**** Text for analysis

Universities Look to Re-engineer Education


As engineering schools begin to restart in-person classes, they are looking at which new methods of digital instruction they should keep.

NYU Tandon Dean Jelena Kovačević spoke with the American Society of Mechanical Engineers to share key learnings from the pandemic, and how some innovations and adaptations will continue into the future.

NYU’s Tandon School of Engineering already had a robust online learning program, but the faculty wanted to give students additional incentives. In summer of 2020, ahead of the typical fall start date, the school offered master-level classes for free as a form of financial aid and a career service boot camp to let students imagine their future. “We called it a jumpstart experience,” Kovačević said.

Touchless operation for elevators

Then the school did something even more exciting. They announced a Tandon Made Challenge, in which both undergraduate and graduate students would pitch solutions to real-life problems that medical workers at the NYU Langone Hospital needed to solve. Those whose ideas were picked received $5,000 to implement them.

********
**** Dataset extract

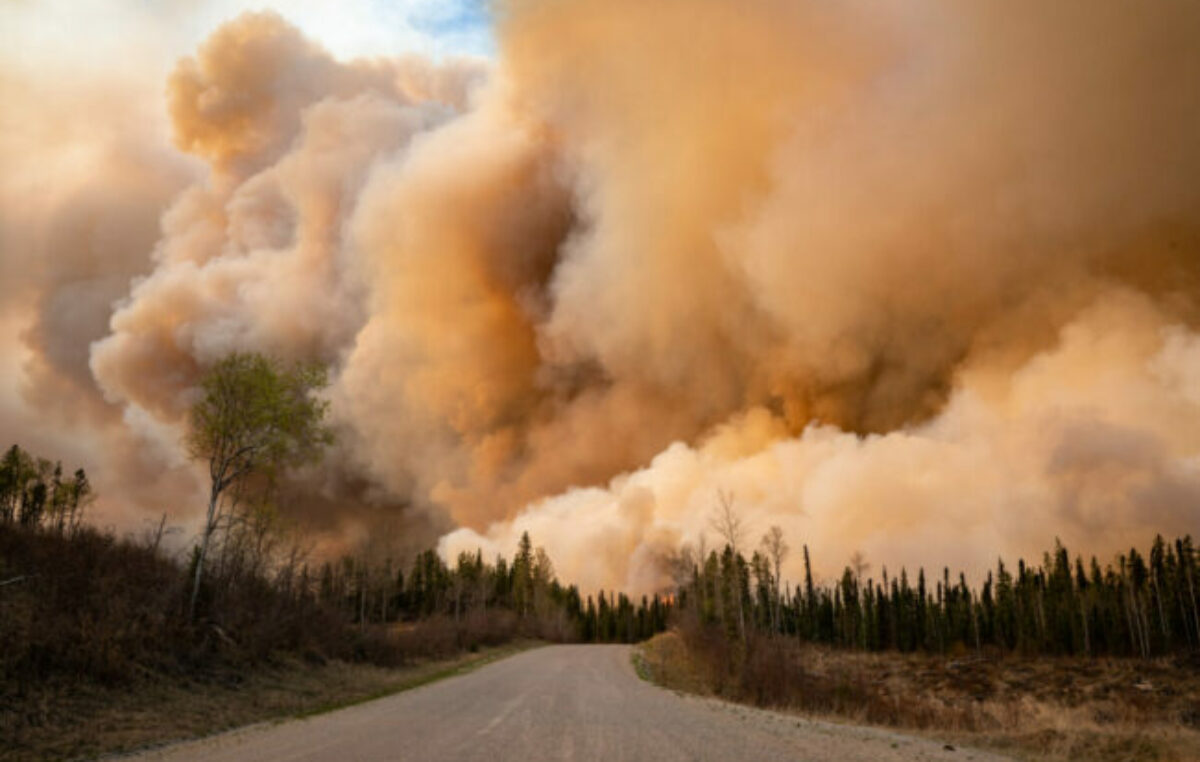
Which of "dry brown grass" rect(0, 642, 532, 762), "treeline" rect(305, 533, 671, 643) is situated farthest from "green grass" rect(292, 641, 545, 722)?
"treeline" rect(305, 533, 671, 643)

********

* _What to work on_:
**1.** In the engineering education article, how much did students whose Tandon Made Challenge ideas were picked receive?
**2.** Quote the engineering education article between "Universities Look to" and "they should keep.", inclusive.
**3.** Decide whether each statement agrees with the engineering education article, answering yes or no and quoting the deciding words:
(a) The school offered free master-level classes in summer 2020.
(b) Only graduate students could pitch ideas in the Tandon Made Challenge.
(c) Kovačević spoke with the American Society of Civil Engineers.
You won't need the listing for this work.

* _Task answers_:
**1.** They received $5,000 to implement their ideas.

**2.**
Universities Look to Re-engineer Education


As engineering schools begin to restart in-person classes, they are looking at which new methods of digital instruction they should keep.

**3.**
(a) Yes: "In summer of 2020, ahead of the typical fall start date, the school offered master-level classes for free"
(b) No: "both undergraduate and graduate students would pitch solutions"
(c) No: "spoke with the American Society of Mechanical Engineers"